Each entry that follows is to be retyped exactly. Pictures do not belong in the copy.

--- Information given ---

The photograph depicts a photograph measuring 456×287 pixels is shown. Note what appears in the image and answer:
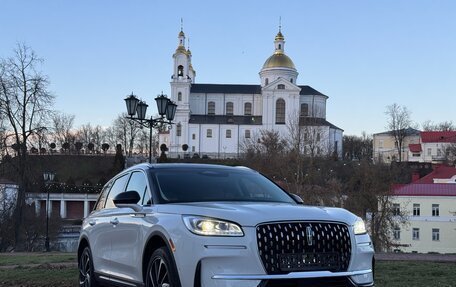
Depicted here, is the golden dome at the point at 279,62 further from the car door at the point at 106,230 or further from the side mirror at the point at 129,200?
the side mirror at the point at 129,200

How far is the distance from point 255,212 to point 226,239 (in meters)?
0.40

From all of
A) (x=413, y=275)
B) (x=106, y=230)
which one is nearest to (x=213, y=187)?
(x=106, y=230)

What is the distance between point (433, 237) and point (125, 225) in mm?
55824

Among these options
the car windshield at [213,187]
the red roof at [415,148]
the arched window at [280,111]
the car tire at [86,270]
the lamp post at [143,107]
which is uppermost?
the arched window at [280,111]

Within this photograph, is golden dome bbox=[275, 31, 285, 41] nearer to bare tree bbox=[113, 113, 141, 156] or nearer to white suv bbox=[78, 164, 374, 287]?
bare tree bbox=[113, 113, 141, 156]

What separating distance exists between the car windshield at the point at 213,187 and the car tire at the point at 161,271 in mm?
710

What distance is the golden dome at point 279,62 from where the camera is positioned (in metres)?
121

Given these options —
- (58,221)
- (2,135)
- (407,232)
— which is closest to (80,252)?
(2,135)

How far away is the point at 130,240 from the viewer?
22.3 feet

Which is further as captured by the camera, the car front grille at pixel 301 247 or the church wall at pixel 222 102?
the church wall at pixel 222 102

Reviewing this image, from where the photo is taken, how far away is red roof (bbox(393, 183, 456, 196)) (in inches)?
2333

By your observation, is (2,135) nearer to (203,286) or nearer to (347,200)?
(347,200)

---

Right answer:
The photograph depicts a photograph measuring 456×287 pixels is shown. Note what appears in the image and answer:
Depicted here, is the golden dome at the point at 279,62 further from the car door at the point at 106,230 or further from the side mirror at the point at 129,200?
the side mirror at the point at 129,200

How far is the distance from point 255,212 to point 226,239 (in meters)?
0.40

From all of
A) (x=413, y=275)
B) (x=106, y=230)
which one is nearest to (x=213, y=187)?
(x=106, y=230)

What is the distance between point (433, 237) and point (125, 225) in mm?
55824

Among these options
the car windshield at [213,187]
the red roof at [415,148]
the arched window at [280,111]
the car tire at [86,270]
the lamp post at [143,107]
which is uppermost?
the arched window at [280,111]

Within this photograph, is golden dome bbox=[275, 31, 285, 41] nearer to bare tree bbox=[113, 113, 141, 156] or nearer to white suv bbox=[78, 164, 374, 287]?
bare tree bbox=[113, 113, 141, 156]

What separating distance exists between the car windshield at the point at 213,187 and the car tire at the point at 161,271 in mm?
710

What distance is the golden dome at point 279,62 from where the camera is positioned (in metres)?
121

Given these options —
- (58,221)
- (2,135)
- (407,232)
— which is closest to (80,252)?
(2,135)

How far away is the point at 130,240 from the viewer?
22.3 feet

Which is further as captured by the camera, the car front grille at pixel 301 247 or the church wall at pixel 222 102?
the church wall at pixel 222 102

Reviewing this image, from where the photo is taken, how far away is red roof (bbox(393, 183, 456, 196)) (in inches)?
2333

By your observation, is (2,135) nearer to (203,286) or nearer to (347,200)?
(347,200)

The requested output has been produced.